> **Exercise brief**
From the forum post about buying a plunge base router, pull out the passage word for word, starting at "so far I have" and ending at "interrupts the connection.???".

# opinions on purchasing a plunge base router.



## Roy Philippsohn (Mar 3, 2018)

looking for some advice and opinions on purchasing a plunge base router.
im sure this topic has been discussed many times but could not find information in the criteria im after.

i currently have a bosch palm router for edge treatment and small stuff and a beefy Milwaukee 3.5 HP in my router table. love both of these routers but I would like something to fill the gap in between to be handheld for plunge routing around the 2 HP range.
i used to have a cheap 2 HP plung ryobi that I really hated using and i managed to burn the motor on it last year.
my beefy milwaukee router does not have a plunge base and I hate taking it in and out of the router table.
the palm router cannot take a 1/2 inch collet and is ok for edge treatment but it struggles on larger cuts.

here is the criteria im after : would need to be a plunge base( dont mind if it comes with a fixed base combo kit). .must be able to accept 1/2 inch cullet( would be better if can do both 1/4 and 1/2 inch).something in the mid size so it's not to heavy/ bulky to use.
so far I have been looking at the bosch MRP23EVS and Milwaukee 5616 EVS 2.4 HP.
i love my bosch colt but im not to sure I like the idea on the new bosch about the electrical connection between the plunge base and the motor housing with the trigger being on the handle. the idea is great but it seems like it's a problem waiting to happen as it would be a matter of time before dust gets in there and interrupts the connection.???

> **Collected material**
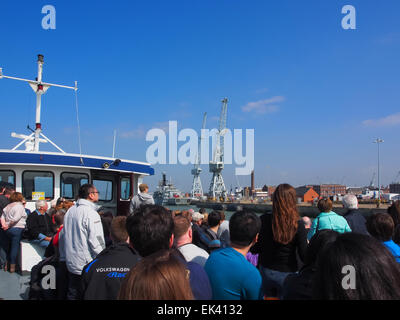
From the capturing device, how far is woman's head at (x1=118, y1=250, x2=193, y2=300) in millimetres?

> **The response**
so far I have been looking at the bosch MRP23EVS and Milwaukee 5616 EVS 2.4 HP.
i love my bosch colt but im not to sure I like the idea on the new bosch about the electrical connection between the plunge base and the motor housing with the trigger being on the handle. the idea is great but it seems like it's a problem waiting to happen as it would be a matter of time before dust gets in there and interrupts the connection.???